In the case of Herefordshire Council, just saying that 3000 tonnes of stuff put out for recycling had to go to landfill, because it was contaminated, does not paint a complete picture. We need to know whether 3000 tonnes is a big number or a small number (h/t More or Less). In practice, the 3000 tonnes of recyclables redirected to landfill represents less than 10% of the total recyclable material collected. We should still do everything we can to reduce the amount sent to landfill but a <10% wastage does not seem that great, considering Herefordshire operates a one-bin recycling scheme for glass, plastic, paper/cardboard, tins/cans.
I submitted a FoI request to Herefordshire Council on April 27th asking for more up-to-date data on waste/recycling tonnages because their website only reported upto 2018-19. I received a reply on 4th May containing the information I requested and a note to say the Council's website had been updated - I'm going to take credit for that update!

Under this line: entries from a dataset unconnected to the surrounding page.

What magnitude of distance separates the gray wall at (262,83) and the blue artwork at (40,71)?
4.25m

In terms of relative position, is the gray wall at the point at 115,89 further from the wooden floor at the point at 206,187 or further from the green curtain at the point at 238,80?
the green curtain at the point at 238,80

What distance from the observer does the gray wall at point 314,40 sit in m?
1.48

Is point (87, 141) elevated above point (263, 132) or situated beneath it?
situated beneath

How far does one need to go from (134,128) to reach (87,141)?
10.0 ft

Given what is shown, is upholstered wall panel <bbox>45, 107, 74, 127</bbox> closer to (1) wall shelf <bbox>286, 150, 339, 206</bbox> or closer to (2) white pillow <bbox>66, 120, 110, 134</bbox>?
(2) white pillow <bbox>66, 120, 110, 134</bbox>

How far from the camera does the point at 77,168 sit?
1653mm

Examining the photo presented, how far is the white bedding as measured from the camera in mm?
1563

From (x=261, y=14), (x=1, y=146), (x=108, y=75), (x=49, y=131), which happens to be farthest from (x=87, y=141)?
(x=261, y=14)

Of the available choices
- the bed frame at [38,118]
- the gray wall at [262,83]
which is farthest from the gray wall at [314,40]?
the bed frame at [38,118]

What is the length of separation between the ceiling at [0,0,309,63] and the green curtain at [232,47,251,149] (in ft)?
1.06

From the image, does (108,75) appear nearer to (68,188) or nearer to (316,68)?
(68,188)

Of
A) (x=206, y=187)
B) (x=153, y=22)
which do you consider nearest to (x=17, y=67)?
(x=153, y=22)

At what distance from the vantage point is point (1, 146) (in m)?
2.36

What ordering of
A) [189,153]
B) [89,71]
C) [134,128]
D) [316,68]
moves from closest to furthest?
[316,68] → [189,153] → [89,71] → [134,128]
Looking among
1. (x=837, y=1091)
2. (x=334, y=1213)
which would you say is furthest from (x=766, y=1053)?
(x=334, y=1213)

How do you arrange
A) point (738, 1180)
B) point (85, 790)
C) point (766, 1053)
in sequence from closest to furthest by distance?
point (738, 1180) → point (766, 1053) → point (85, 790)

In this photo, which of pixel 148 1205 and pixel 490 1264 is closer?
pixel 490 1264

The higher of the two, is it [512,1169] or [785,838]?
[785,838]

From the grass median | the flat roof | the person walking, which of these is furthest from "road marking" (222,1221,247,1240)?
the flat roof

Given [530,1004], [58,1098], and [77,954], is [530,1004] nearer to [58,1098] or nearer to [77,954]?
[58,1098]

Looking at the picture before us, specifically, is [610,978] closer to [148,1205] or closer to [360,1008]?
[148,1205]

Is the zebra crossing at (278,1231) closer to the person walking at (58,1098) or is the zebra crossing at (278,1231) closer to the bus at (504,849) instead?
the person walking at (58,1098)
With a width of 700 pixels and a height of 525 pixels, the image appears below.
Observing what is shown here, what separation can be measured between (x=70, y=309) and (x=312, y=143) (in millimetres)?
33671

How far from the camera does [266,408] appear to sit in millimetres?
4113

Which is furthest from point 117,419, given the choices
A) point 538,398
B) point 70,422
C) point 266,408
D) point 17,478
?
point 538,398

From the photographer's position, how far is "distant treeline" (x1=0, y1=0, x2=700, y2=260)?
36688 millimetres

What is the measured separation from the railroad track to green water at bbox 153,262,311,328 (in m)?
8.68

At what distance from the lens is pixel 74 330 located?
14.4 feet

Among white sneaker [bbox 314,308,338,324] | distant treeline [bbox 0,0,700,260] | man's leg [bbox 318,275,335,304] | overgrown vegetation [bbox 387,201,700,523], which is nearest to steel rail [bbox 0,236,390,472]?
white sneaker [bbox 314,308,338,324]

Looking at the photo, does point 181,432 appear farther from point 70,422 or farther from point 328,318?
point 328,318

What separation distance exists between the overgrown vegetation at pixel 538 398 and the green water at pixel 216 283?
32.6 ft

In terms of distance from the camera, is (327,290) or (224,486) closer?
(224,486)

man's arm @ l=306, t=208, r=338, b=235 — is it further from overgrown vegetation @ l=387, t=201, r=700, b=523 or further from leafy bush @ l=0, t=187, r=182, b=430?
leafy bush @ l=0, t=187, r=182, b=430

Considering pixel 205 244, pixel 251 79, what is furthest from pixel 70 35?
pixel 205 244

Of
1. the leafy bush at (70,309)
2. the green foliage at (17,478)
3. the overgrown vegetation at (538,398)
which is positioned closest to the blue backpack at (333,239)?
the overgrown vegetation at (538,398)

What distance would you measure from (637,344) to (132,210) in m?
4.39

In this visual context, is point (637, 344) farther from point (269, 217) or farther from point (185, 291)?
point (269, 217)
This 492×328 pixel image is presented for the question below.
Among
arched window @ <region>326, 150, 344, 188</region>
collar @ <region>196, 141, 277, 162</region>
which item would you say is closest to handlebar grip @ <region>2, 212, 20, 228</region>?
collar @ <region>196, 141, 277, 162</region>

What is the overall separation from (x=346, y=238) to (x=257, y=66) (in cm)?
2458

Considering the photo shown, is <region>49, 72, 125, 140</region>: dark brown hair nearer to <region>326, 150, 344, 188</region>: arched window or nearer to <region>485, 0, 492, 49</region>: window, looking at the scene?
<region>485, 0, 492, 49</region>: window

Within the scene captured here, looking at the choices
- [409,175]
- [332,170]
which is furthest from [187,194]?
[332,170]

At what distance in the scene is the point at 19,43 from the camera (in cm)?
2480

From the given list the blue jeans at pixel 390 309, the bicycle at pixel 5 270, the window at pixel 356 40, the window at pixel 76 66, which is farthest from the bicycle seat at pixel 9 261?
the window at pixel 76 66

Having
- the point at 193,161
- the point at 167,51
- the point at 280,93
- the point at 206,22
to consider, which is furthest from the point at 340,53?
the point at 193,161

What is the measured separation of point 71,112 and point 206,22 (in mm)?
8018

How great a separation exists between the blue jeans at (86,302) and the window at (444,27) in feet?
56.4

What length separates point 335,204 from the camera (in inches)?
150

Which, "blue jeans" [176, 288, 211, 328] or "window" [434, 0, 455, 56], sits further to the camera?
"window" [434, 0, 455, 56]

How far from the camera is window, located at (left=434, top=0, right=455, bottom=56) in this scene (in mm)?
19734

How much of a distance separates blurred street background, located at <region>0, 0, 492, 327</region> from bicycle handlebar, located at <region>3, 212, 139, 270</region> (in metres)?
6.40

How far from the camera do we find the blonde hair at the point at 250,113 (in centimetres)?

- decrease in paper and card recycling - surprising considering increase in Amazon deliveries but, perhaps, fewer newspapers and magazines bought
- increase in glass recycling (wine, beer and cider bottles?)
- increase in plastic recycling - more supermarket shopping?
- decrease in metal recycling - people drinking wine and spirits instead of tinned lager, coke?
- drop in green waste recycling - a bit of a surprise that one as you might expect an uptake in gardening activities during lockdowns. Maybe more people composted at home though I wouldn't bet on that!